Friday, April 03, 2009

April Fools A Few Days Later

The phone rang as I was wrestling with my morning commute. It was the brother. He was disappointed. He had checked my blog in the morning expecting to see an April Fools prank in the works. (I often times try to honor the occasion with a joke or two.) This year I woke up almost an hour late for school, flew through a shower, and tore out of my neighborhood. No time for a prank.

He was disappointed. The conversation eventually turned to other topics. His kids and their germs. Work. Traffic. Spring Break. My brother and his family are heading out of town to a time share somewhere in VA. A week away. Good for them. Too bad for my brother that their vacationing in a dry county. They'll have to pack a cooler full of beer and hope it last the week. Or drive to the next county to restock their fridge.

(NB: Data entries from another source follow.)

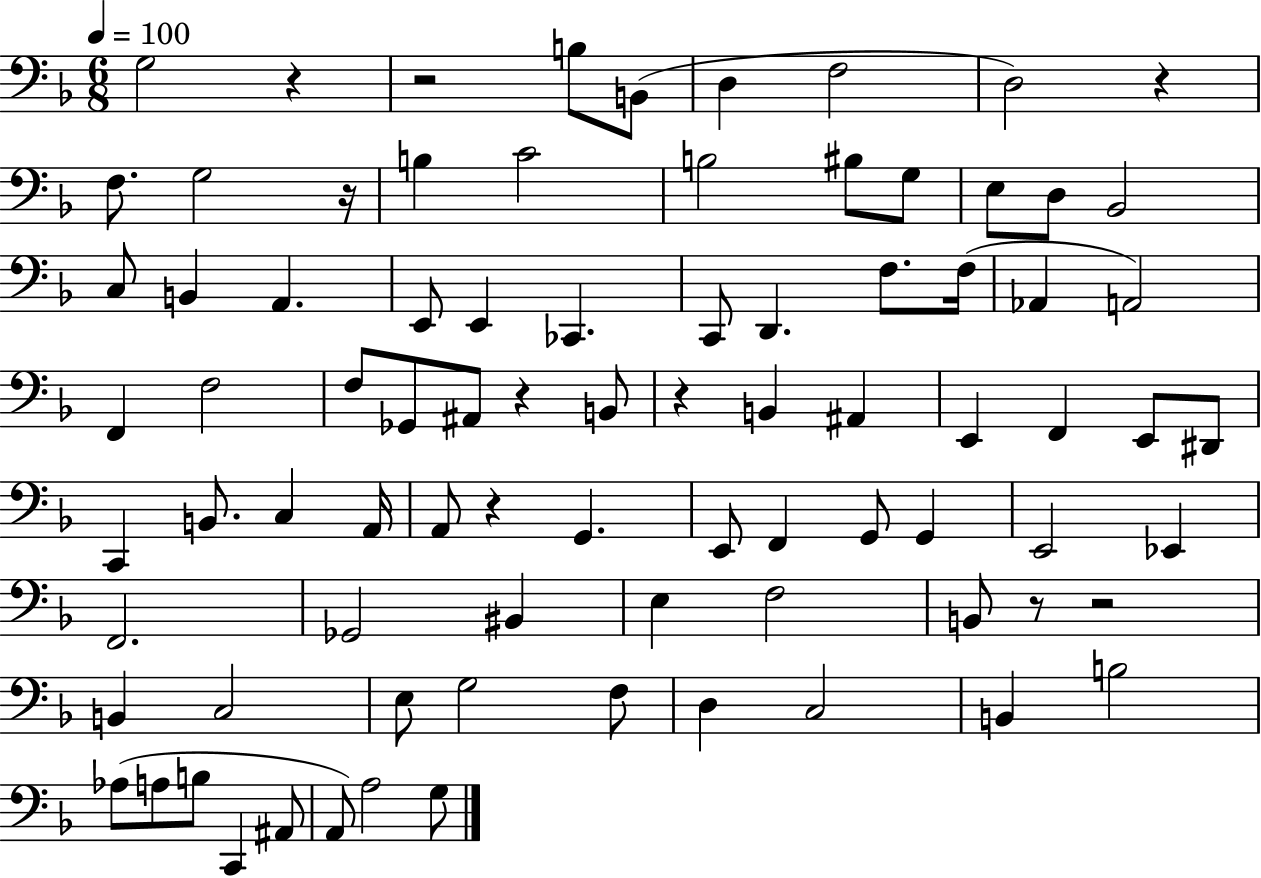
X:1
T:Untitled
M:6/8
L:1/4
K:F
G,2 z z2 B,/2 B,,/2 D, F,2 D,2 z F,/2 G,2 z/4 B, C2 B,2 ^B,/2 G,/2 E,/2 D,/2 _B,,2 C,/2 B,, A,, E,,/2 E,, _C,, C,,/2 D,, F,/2 F,/4 _A,, A,,2 F,, F,2 F,/2 _G,,/2 ^A,,/2 z B,,/2 z B,, ^A,, E,, F,, E,,/2 ^D,,/2 C,, B,,/2 C, A,,/4 A,,/2 z G,, E,,/2 F,, G,,/2 G,, E,,2 _E,, F,,2 _G,,2 ^B,, E, F,2 B,,/2 z/2 z2 B,, C,2 E,/2 G,2 F,/2 D, C,2 B,, B,2 _A,/2 A,/2 B,/2 C,, ^A,,/2 A,,/2 A,2 G,/2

'What? Mom didn't tell me that! Man, that sucks.'

You know what really sucks? Calling me to complain that I've dropped the ball and neglected my trickster duties, and then falling for a my 'dry county' joke. (The same conversation! In the same conversation I fooled your gullible ass into believing that you'll be stuck in a dry county for a week.) Hook, Line & Sinker!

So I left the punchline hanging in the air. I never told him I was kidding. My mother laughed. My sister-in-law called me to ask if I was ever going to let him in on the joke. We both agree, it's funnier if I just let it go until he reads about it here after returning from vacation in that 'dry county'. Granted... not the most intricate of deceptions but if you know my brother this one will hit him where it hurts!

I'm sure he'll say he saw through the ruse, never really believed it. The fact that he mentioned it to his wife later proves otherwise, and I'm sure his liquor store receipts would sing another tune.